**Reading text**
────────

# Wifi tethering icon



## Wishsong (Sep 16, 2011)

I have a D2 global. After the latest update, in which i stupidly forgot to unroot, i had a few problems with wifi tethering and rerooting. I got the root problem fixed by using Pete's on click method with xp and 2 hard reboots. Barnacle and Open Garden were not working at all after the root said i didnt have permission so i used the adb method and got the # instead of the $, which i first had, then i did the last step of Pete's method. Started Open Garden and of course took me to verizon sign up page. Also the wifi tethering hotspot icon came up in notification bar on phone. Also the browser on phone was locked into the verizon signup page and couldn't navigate away from it. All i did was clear the cache on the phone for the whole phone and now i can wifi tether and no verizon web page. Sorry for the background but my question is the wifi tether hotspot icon is still coming up on notification bar and no way to know if i'm being charged extra and no way to stop that icon from showing up tho open garden still working. Barnacle is not working it does all its programed to do, but laptop wireless won't connect to it anymore. Again sorry for long post i have read other forum post but didn't see anything on the icon showing up. Thanks for the advice and help.


----------



## Blunderbuss (Aug 24, 2011)

────────

**Provided material**
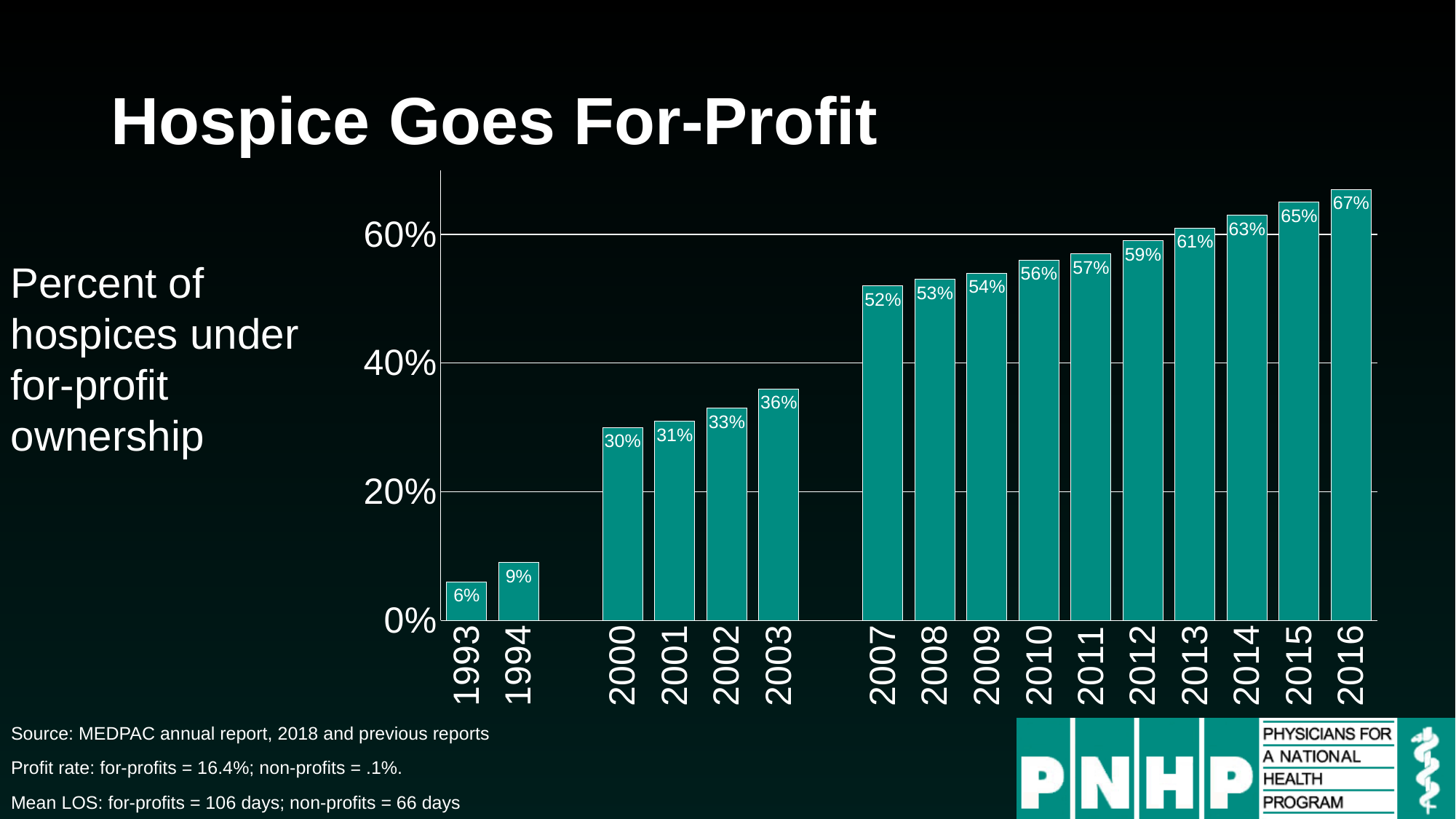
What percent of hospices were under for-profit ownership in 2016? 67% Is the value for 2013 greater or less than 60%? greater What is the value shown for 1993? 6% Which year has a larger value, 2002 or 2010? 2010 Which year has the lowest percent of for-profit hospices? 1993 Do the values rise or fall from 1993 to 2016? Rise Which year has the highest percent of for-profit hospices? 2016 How many years are shown on the x axis? 16 What kind of chart is shown on the slide? Bar chart What is the difference between the values for 2003 and 2000? 6% What is the difference between the values for 2016 and 1993? 61% What is the value shown for 2007? 52%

────────

**Aim of the exercise**
Write the next part of the forum thread about the wifi tethering icon, picking up from its final line. Nothing in the listing is needed here.

**Answer to the problem**
What update are you on? The leaked .607? And Open Garden radio tether is working without doing an NVRAM hack? This seems weird to me...I thought a radio hack was still necessary for the stock roms


----------



## Wishsong (Sep 16, 2011)

I'm using 4.5.607.a956 us version. I only did the rooting when first got phone 2 months ago with z4. I haven't done a NVRAM hack because i don't know what that is.


----------



## audinutt (Jul 1, 2011)

I am betting your tether will stop working very soon, mine worked for about 24 hrs then stopped, then I did the nvhack


----------



## daxxone (Jul 29, 2011)

The nv hack is simple programming for a cdma qualcomm chip. Androids have a special memory slot for tethering. Makes sure you run Wifi tether through a 'dun' server, where your service provider can monitor your usage. The 'hack' removes all 'dun' from memory and has the tether (usb, bt, or Wifi) run from your standard data, 3g and 4g ( I tested this on the htc 4g shift on sprint ). If you get it forced, w/out the hack your carrier can see it and may charge you.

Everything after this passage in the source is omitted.